**Tasks to perform**
1. In the commentary below, shorten the paragraph that begins "In the reax below" while keeping its main facts.
2. Update the commentary below from the words "In the reax" through "to create uncertainty.", changing "government" to "regulation" wherever it occurs.

**Excerpt to read**
****

In the reax below, I have to say I think Conor has it right. The question I have to ask is a simple one: could this speech have been given thirty years ago? Of course it could have. It was not a political speech; it was a recitation of doctrine, dedicated to Saint Ronald, guardian saint of airports. Here is an article of faith which is now so banal it does indeed sound, as Conor notes, like a song whose lyrics have become meaningless by repetition:
More government isn’t going to help you get ahead. It’s going to hold you back. More government isn’t going to create more opportunities. It’s going to limit them. And more government isn’t going to inspire new ideas, new businesses and new private sector jobs. It’s going to create uncertainty.
Then this truism from the 1980s:
In order to balance our budget, the choice doesn’t have to be either higher taxes or dramatic benefit cuts for those in need. Instead we should grow our economy so that we create new taxpayers, not new taxes, and so our government can afford to help those who truly cannot help themselves.
Wow. Never heard that before. And this utopian, Randian future:
If we can get the economy to grow at just 4 percent a year, it would create millions of middle class jobs. And it could reduce our deficits by almost $4 trillion dollars over the next decade. Tax increases can’t do this. Raising taxes won’t create private sector jobs.

****

**Available data**
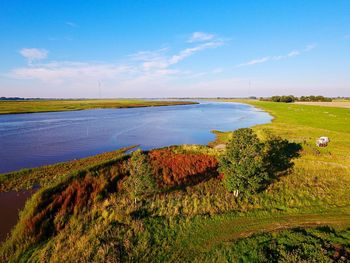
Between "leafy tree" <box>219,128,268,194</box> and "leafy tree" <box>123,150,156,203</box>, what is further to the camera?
"leafy tree" <box>219,128,268,194</box>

****

**In response**
1. The writer agrees with Conor and asks whether this speech could have been given thirty years ago. It could have, because it was not a political speech. It was a recitation of doctrine, dedicated to Saint Ronald, guardian saint of airports. One of its articles of faith is now so banal that, as Conor notes, it sounds like a song whose lyrics have lost their meaning through repetition.

2.
In the reax below, I have to say I think Conor has it right. The question I have to ask is a simple one: could this speech have been given thirty years ago? Of course it could have. It was not a political speech; it was a recitation of doctrine, dedicated to Saint Ronald, guardian saint of airports. Here is an article of faith which is now so banal it does indeed sound, as Conor notes, like a song whose lyrics have become meaningless by repetition:
More regulation isn’t going to help you get ahead. It’s going to hold you back. More regulation isn’t going to create more opportunities. It’s going to limit them. And more regulation isn’t going to inspire new ideas, new businesses and new private sector jobs. It’s going to create uncertainty.